44-year-old Maryna Meshkova has been imprisoned since 25 July 2024, and has no idea where her two children are, and who is looking after them. This, and the 14-year sentence passed by Russia’s notorious Southern District Military Court on 16 June 2026, are Russia’s brutal reprisals for donations to those involved in defending Ukraine.
Maryna Meshkova (b. 12 November 1981) is from Melitopol, a city in Zaporizhzhia oblast which has been under Russian occupation since the first days of Russia’s full-scale invasion of Ukraine. She was seized on 25 July 2024 and has, seemingly, been in Russian captivity ever since despite having two children under her care. She also suffers from chronic hepatitis, with this likely to be exacerbated by the appalling conditions in Russian and Russian occupation prisons and the near certain lack of adequate healthcare.
The charges against Meshkova were of ‘state treason’, under Article 275 of Russia’s criminal code, and of ‘abetting terrorist activities’ (Article 205.1 § 1.1.) It was claimed that, from December 2023 to April 2024, she had sent money transfers both to bank cards collecting for Ukraine’s Armed Forces, and to accounts, linked with the Free Russia Legion. The latter is against the regime of Russian leader Vladimir Putin and Russia’s war of aggression against Ukraine, and its members are fighting on Ukraine’s side. In March 2023, Russia’s supreme court declared it a ‘terrorist organization’, as it has the Ukrainian Armed Forces Azov Regiment, with both rulings used to justify ‘terrorism’ charges and massive sentences. Donations to the Free Russia Legion would, undoubtedly, have been cited as the grounds for charging Meshkova with ‘abetting terrorist activities’. It may also have been one of the grounds for the supposed ‘treason’ charges, however Russia has long been sentencing Ukrainians to 12 years and more on supposed ‘treason’ charges for having made donations to the Armed Forces defending their country. Russia has made it effectively impossible, especially for a person with children, to not take Russian citizenship. It then uses the citizenship to call them ‘Russians’ and treat support for Ukraine’s defenders as ‘treason’.

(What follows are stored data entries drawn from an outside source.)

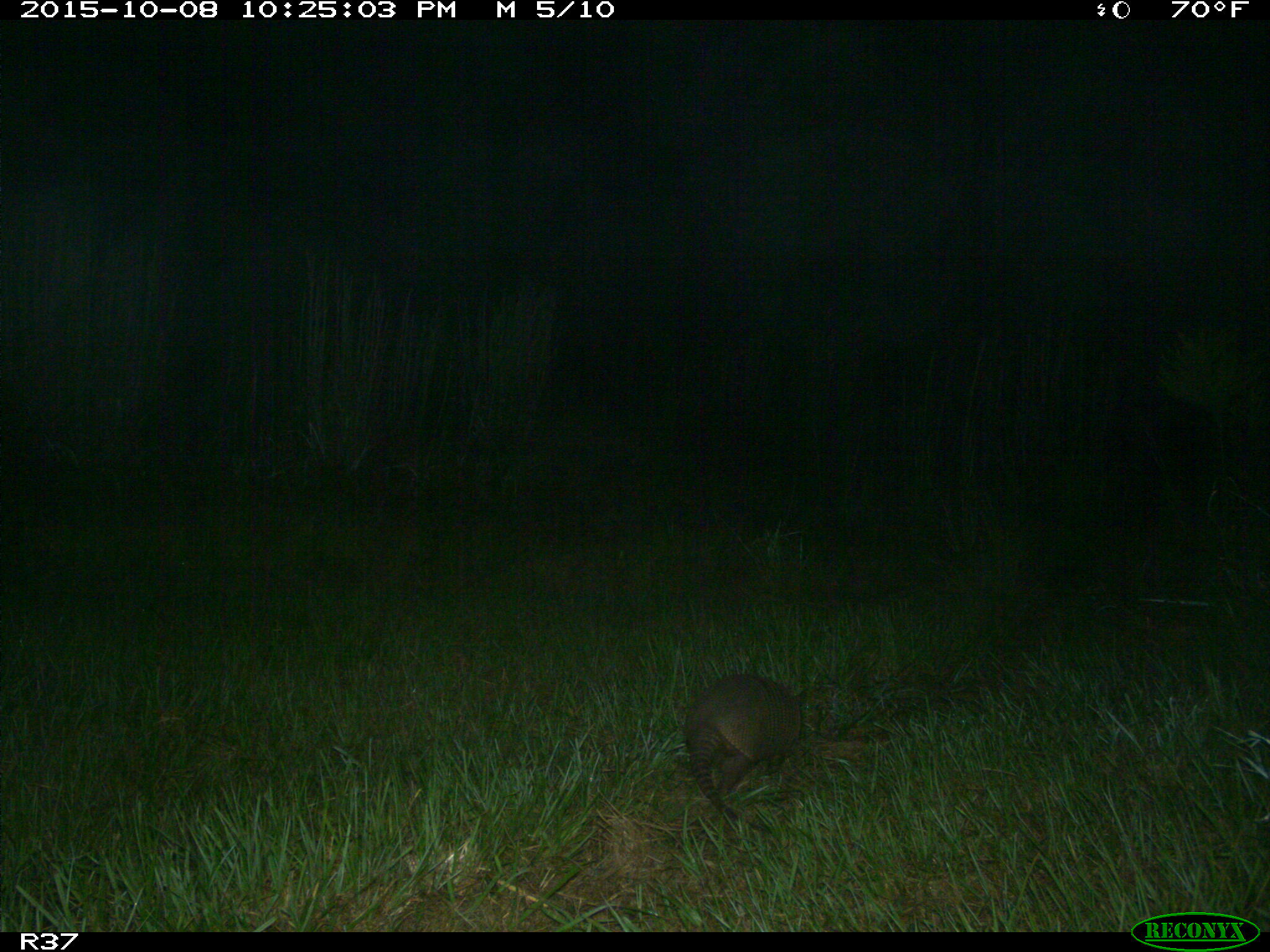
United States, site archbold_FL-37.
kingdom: Animalia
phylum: Chordata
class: Mammalia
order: Cingulata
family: Dasypodidae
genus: Dasypus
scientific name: Dasypus novemcinctus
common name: nine-banded armadillo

Russia holds all such ‘trials’ behind closed doors, with the lack of names on the Southern District Military Court website increasingly making it impossible to even know how a trial is progressing. Judging by the number of hearings, it seems likely that Meshkow rejected part or all of the charges, and will, hopefully, lodge an appeal. This is not because there is any real chance that a Russian court will provide a just ruling. The 14-year sentence in a medium-security prison colony, passed on 15 June 2026 by ‘judge’ Sakit Eskerkhanovich Lachnikov, is in clear violation of international law and political, as well as being particularly brutal given that two children are being deprived of their mother.
It remains unclear how the Russians even find out about such donations, with the uncertainty about this probably an extra mechanism for intimidating the population. Russia has passed a huge number of long sentences over donations in the past two years, and is increasingly targeting either very young people, and quite elderly Ukrainians. There are very strong grounds for concern about the health of many of these political prisoners, including, most recently, health issues in the case of Halyna Bekhter. Given the conditions in Russian penal institutions, the terms of imprisonment imposed in many cases are effectively death sentences.